Maryse Condé, immense voix de la littérature antillaise, s'est éteinte

C'est une figure iconique des lettres francophones et caribéennes qui vient de s'éteindre. Maryse Condé, écrivaine guadeloupéenne mondialement célébrée, est décédée dans la nuit du lundi 1er au mardi 2 avril 2024, à l'âge de 90 ans.

Née Maryse Liliane Appoline Boucolon en 1934 à Pointe-à-Pitre, issue d'une famille bourgeoise qui valorisait la culture française, Maryse Condé a très tôt été poussée vers les études. Après un passage en classe préparatoire puis à la Sorbonne, elle part enseigner en Afrique de l'Ouest dans les années 1960, une expérience fondatrice qui forgera sa conscience politique et son attachement au continent de ses ancêtres.

De retour en France, elle publie en 1976 Hérémakhonon, son premier roman largement autobiographique. Mais c'est avec la fresque historique Ségou, parue en 1984, qu'elle accède à une notoriété internationale.

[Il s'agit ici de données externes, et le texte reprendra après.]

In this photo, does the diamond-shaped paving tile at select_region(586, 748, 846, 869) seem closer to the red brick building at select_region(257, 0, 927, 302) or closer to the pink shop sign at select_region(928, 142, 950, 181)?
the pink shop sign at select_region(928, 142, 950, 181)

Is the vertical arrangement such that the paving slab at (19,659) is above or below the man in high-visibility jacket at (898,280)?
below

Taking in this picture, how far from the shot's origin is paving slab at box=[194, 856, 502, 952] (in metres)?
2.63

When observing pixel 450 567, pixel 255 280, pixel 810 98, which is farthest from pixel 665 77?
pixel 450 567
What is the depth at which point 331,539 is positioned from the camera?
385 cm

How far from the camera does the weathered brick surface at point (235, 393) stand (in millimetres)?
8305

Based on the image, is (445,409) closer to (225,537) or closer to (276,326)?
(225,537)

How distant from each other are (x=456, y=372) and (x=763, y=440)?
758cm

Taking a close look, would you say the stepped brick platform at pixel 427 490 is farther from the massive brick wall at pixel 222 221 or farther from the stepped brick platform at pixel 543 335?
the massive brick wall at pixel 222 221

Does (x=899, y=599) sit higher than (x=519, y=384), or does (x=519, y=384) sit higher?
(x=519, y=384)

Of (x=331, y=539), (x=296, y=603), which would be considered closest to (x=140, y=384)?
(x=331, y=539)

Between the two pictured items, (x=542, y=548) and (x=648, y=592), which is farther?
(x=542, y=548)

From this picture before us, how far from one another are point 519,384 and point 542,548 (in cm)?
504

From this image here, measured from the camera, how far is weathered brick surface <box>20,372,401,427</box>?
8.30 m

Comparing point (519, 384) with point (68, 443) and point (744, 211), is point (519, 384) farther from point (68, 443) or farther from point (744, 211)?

Cette saga en deux tomes sur le royaume bambara du Mali au 19e siècle est un succès critique et commercial.

Une œuvre foisonnante et engagée

Dès lors, Maryse Condé enchaîne les publications - romans, théâtre, essais - avec une régularité et une qualité impressionnantes. Parmi ses titres les plus marquants :

  • Moi, Tituba sorcière... (1986), qui redonne vie à une esclave oubliée des procès en sorcellerie de Salem
  • Traversée de la mangrove (1989), plongée chorale dans la société guadeloupéenne contemporaine
  • La Migration des cœurs (1995), réécriture antillaise des Hauts de Hurlevent d'Emily Brontë
  • Célanire cou-coupé (2000), autre variation sur un grand mythe littéraire

Au fil d'une soixantaine d'ouvrages traduits dans le monde entier, Maryse Condé n'aura cessé d'interroger avec lucidité les ravages de la colonisation, les déchirements identitaires mais aussi l'universel de la condition humaine. Son style précis et imagé, sa force de conviction, en auront fait une immense ambassadrice des lettres francophones.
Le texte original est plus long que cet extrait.